Paul Norman McGrath was born on May, 18 1929, he lived in Whitehall, NY before joining the US Navy in 1946 as an enlisted man. He survived the sinking on the submarine USS Cochino (SS-345), which sank after a battery explosion off Norway on August 26, 1949. (In the novel “Blind Man’s Bluff” he is in the picture of the surviving crew, with the jacket marked ETC). He continued his Navy service; in 1958 he was certified as a Navy Nuclear Operator (Certificate #4) and promoted to the Naval Officer ranks in the same year under Captain Hyman G. Rickover at the Naval Nuclear Training Station in West Milton, NY.

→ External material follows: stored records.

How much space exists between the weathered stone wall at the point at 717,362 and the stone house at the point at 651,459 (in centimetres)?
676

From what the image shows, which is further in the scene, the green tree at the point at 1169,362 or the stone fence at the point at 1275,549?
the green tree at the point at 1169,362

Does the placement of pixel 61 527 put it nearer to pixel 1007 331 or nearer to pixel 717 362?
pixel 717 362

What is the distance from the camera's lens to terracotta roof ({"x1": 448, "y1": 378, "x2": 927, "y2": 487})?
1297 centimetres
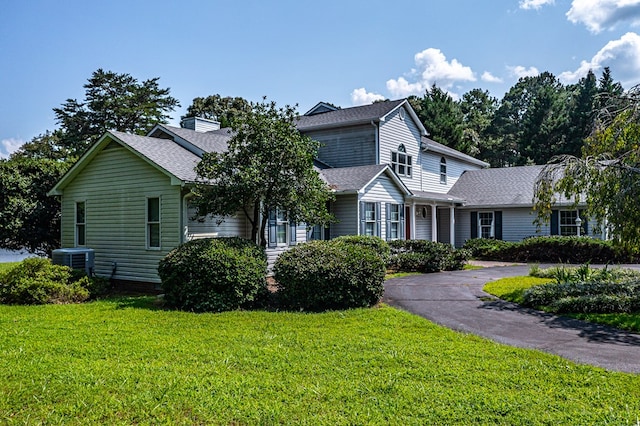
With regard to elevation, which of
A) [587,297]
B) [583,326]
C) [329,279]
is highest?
[329,279]

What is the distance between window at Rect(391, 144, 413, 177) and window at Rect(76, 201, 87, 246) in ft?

Paul retired with 24 years of service as a Lieutenant Commander and wore both Enlisted (silver) and Officer (gold) Submarine Dolphins.
Paul continued his service as a technical assistant to Dr. D. Allan Bromley (5th director of the Office of Science and Technology Policy for George H. W. Bush) at Yale University’s Sloane Physics Lab. During this time, Paul found and helped restored a Van de Graaff generator particle accelerator for physics research in Wright’s lab basement.

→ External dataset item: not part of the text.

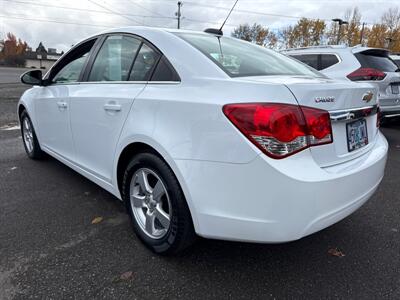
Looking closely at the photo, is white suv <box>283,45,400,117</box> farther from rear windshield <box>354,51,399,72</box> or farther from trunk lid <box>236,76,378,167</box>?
trunk lid <box>236,76,378,167</box>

Paul was a member of the Holland Club SubVets in Groton, CT (which requires at least 50 years submarine qualification), a member of B.P.O.E. Elks in Westbrook, he volunteered preparing and delivering Meals on Wheels in Clinton, was a member of the Choral Club of Clinton, and a member of the St. Mary’s of the Visitation Catholic Church, as well as a member of the choir as a tenor.
Paul is survived by his wife of 70 years, Josephine A. McGrath and his five sons (all of which are military veterans) John, Richard, Robert, Gary, and Daniel, his sister Joann Niles and bother Alan McGrath. He will be missed by his six grandchildren.
A Mass of Celebration will be held at St. Mary’s of the Visitation Catholic Church in Clinton on Saturday, October 5, 2019 at 11am, burial in St. Mary’s Cemetery will follow.